SOURCE TEXT:
* begin *

Notwithstanding the foregoing, transfers of shares of any class of stock will be
subject in all respects to the charter of the Corporation and all of the terms
and conditions contained therein.

         Section 3. Stock Ledgers. An original or duplicate stock ledger of the
Corporation, containing the names and addresses of the stockholders and the
number of shares held by them respectively, shall be maintained at the principal
offices of the Corporation or, if the Corporation employs a Transfer Agent, at
the offices of the Transfer Agent of the orporation.

         Section 4. Lost, Stolen or Destroyed Certificates. Any officer
designated by the Board of Directors may direct a new certificate to be issued
in place of any certificate previously issued by the Corporation alleged to have
been lost, stolen or destroyed upon the making of an affidavit of that fact by
the person claiming the certificate to be lost, stolen or destroyed. When
authorizing the issuance of a new certificate, an officer designated by the
Board of Directors may, in his or her discretion and as a condition precedent to
the issuance thereof, require the owner of such lost, stolen or destroyed
certificate or the owner's legal representative to advertise the same in such
manner as he or she shall require and/or to give bond, with sufficient surety,
to the Corporation to indemnify it against any




loss or claim which may arise as a result of the issuance of a new certificate.

         Section 5. Closing of Transfer Books or Fixing of Record Date. The
Board of Directors may set, in advance, a record date for the purpose of
determining stockholders entitled to notice of or to vote at any meeting of
stockholders or determining stockholders entitled to receive payment of any
dividend or the allotment of any other rights, or in order to make a
determination of stockholders for any other proper purpose. Such date, in any
case, shall not be prior to the close of business on the day the record date is
fixed and shall be not more than 90 days and, in the case of a meeting of
stockholders, not less than ten days, before the date on which the meeting or
particular action requiring such determination of stockholders of record is to
be held or taken.
         In lieu of fixing a record date, the Board of Directors may provide
that the stock transfer books shall be closed for a stated period but not longer
than 20 days. If the stock transfer books are closed for the purpose of
determining stockholders entitled to notice of or to vote at a meeting of
stockholders, such books shall be closed for at least ten days before the date
of such meeting.
         If no record date is fixed and the stock transfer books are not closed
for the determination of stockholders, (a) the





record date for the determination of stockholders entitled to notice of or to
vote at a meeting of stockholders shall be at the close of business on the day
on which the notice of meeting is mailed or the 30th day before the meeting,
whichever is the closer date to the meeting, and (b) the record date for the
determination of stockholders entitled to receive payment of a dividend or an
allotment of any other rights shall be the close of business on the day on which
the resolution of the directors, declaring the dividend or allotment of rights,
is adopted.
         When a determination of stockholders entitled to vote at any meeting of
stockholders has been made as provided in this section, such determination shall
apply to any adjournment thereof, except when (i) the determination has been
made through the closing of the transfer books and the stated period of closing
has expired or (ii) the meeting is adjourned to a date more than 120 days after
the record date fixed for the original meeting, in either of which case a new
record date shall be determined as set forth herein.

* end *

RAW DATA:

* begin *

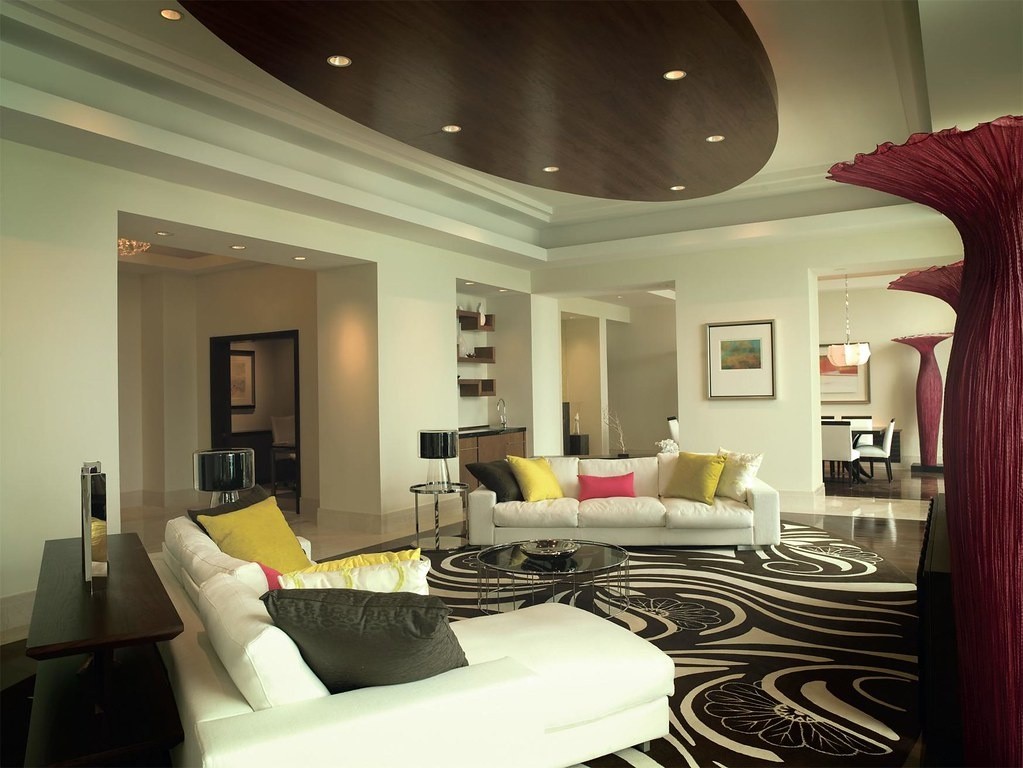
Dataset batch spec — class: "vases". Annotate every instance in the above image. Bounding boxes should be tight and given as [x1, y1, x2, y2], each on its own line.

* end *

Continue the bylaws excerpt on stock ledgers, certificates, and record dates from where it stops.

ANSWER TO THE PROBLEM:
         Section 6. Fractional Stock; Issuance of Units. The Board of Directors
may issue fractional stock or provide for the issuance of scrip, all on such
terms and under such conditions as they may determine. Notwithstanding any other
provision of the charter or these Bylaws, the Board of Directors may issue units
consisting of different securities of the Corporation. Any





security issued in a unit shall have the same characteristics as any identical
securities issued by the Corporation, except that the Board of Directors may
provide that for a specified period securities of the Corporation issued in such
unit may be transferred on the books of the Corporation only in such unit.

                                  ARTICLE VIII

                                 Corporate Seal

         Section 1. In General. The Board of Directors may provide for a
suitable corporate seal, in such form and bearing such inscriptions as it may
determine.

         Section 2. Affixing Seal. Whenever the Corporation is permitted or
required to affix its seal to a document, it shall be sufficient to meet the
requirements of any law, rule or regulation relating to a seal to place the word
"(SEAL)" adjacent to the signature of the person authorized to execute the
document on behalf of the Corporation.

                                   ARTICLE IX

                                   Fiscal Year

         The Board of Directors shall have the power, from time to time, to fix
the fiscal year of the Corporation by a duly adopted resolution.





                                    ARTICLE X

                                  Distributions

         Section 1. Authorization. Dividends and other distributions upon the
stock of the Corporation may be authorized by the Board of Directors, subject to
the provisions of law and the charter of the Corporation. Dividends and other
distributions may be paid in cash, property or stock of the Corporation, subject
to the provisions of law and the charter.

         Section 2. Contingencies. Before payment of any dividends or other
distributions, there may be set aside out of any assets of the Corporation
available for dividends or other distributions such sum or sums as the Board of
Directors may from time to time, in its absolute discretion, think proper as a
reserve fund for contingencies, for equalizing dividends or other distributions,
for repairing or maintaining any property of the Corporation or for such other
purpose as the Board of Directors shall determine to be in the best interest of
the Corporation, and the Board of Directors may modify or abolish any such
reserve in the manner in which it was created.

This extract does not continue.